Por fim, demonstro a organização dos dois primeiros anos do Seminário de Filosofia Aplicada à Medicina como possível exemplo para auxiliar aqueles que desejam iniciar suas próprias caminhadas no estudo das Humanidades Médicas. Meu pressuposto básico foi a divisão dos estudos conforme a teoria aristotélica dos quatro discursos, uma excelente ferramenta pedagógica sistematizada pelo filósofo brasileiro Olavo de Carvalho que ainda promete oferecer muitos desenvolvimentos para a cultura brasileira.[5]

Uma obra que demorou doze anos para ser iniciada foi disparada com o livro A Morte da Medicina, e agora, uma sequência de livros se aproxima com o objetivo de resgatar a identidade cultural do médico. Posso fazer muito pouco, mas tenho certeza de que muitos colegas extremamente capazes avançarão nos estudos e mostrarão o enorme potencial que o médico brasileiro tem para o desenvolvimento da vida filosófica e para os estudos humanísticos de qualidade.

A Tradição da Medicina é, ao contrário do livro A Morte da Medicina, uma obra focalizada no que há de bom para ser falado da profissão médica.

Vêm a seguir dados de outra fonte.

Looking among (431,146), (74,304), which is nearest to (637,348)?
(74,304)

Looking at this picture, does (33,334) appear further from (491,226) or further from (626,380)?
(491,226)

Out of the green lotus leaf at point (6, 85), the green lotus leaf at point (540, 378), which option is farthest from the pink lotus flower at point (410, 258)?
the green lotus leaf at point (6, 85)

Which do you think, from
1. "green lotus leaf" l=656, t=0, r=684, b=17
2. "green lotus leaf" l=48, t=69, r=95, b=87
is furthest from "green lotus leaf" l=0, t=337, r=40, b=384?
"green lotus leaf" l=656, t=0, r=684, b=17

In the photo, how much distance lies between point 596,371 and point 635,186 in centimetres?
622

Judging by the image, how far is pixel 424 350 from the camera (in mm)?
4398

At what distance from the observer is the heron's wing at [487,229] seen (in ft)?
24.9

E há muito a ser falado, acreditem.

Obras previstas para os próximos meses:

- Disbioética I: Reflexões sobre os estranhos rumos da ética;

- Disbioética II: Novas Reflexões sobre os estranhos rumos da ética;

- Disbioética III: O Extermínio do Amanhã;

- Ars Medica: Hipócrates e a Fundação Moral da Medicina Ocidental;

- Código de Ética Médica: Raízes Culturais, Problemas Perenes e Reflexões Contemporâneas.

Artigos em produção:

- O Autoritarismo Hipocrático?;

- Análise Discursiva e Moral do Juramento de Hipócrates.

Projetos em andamento:

- Humanização hospitalar: a impressão dos pacientes;

- Tradução de livros e artigos.

Hélio Angotti-Neto.

Professor de Medicina e Coordenador do Curso de Medicina do Centro Universitário do Espírito Santo. Médico formado pela UFES com residência em Oftalmologia e Doutorado em Ciências pela USP. Membro do Comitê de Ética em Pesquisa do UNESC, Diretor da Mirabilia Medicinae, revista especializada em Humanidades Médicas e criador do Seminário de Filosofia Aplicada à Medicina.



[1] ANGOTTI NETO, Hélio. A Morte da MedicinaCampinas, SP: Vide Editorial, 2014.
[2] OSLER, William; NIKI, Hisae; HINOHARA, Shigeaki (Editor). Osler's A Way of Life and Other Addresses, with Commentary and Annotations. Durham, NC: Duke University Press, 2001.
[3] UNIVERSIDADE DE YALE. A Educação Superior e o Resgate Intelectual: O Relatório de Yale de 1828. Campinas, SP: Vide Editorial, 2016.
[4] LÓPEZ-QUINTÁS, Alfonso. O Conhecimento dos Valores. São Paulo: É Realizações, 2016.
[5] CARVALHO, Olavo de. Aristóteles em Nova Perspectiva. Introdução à Teoria dos Quatro Discursos. Campinas, SP: Vide Editorial, 2014.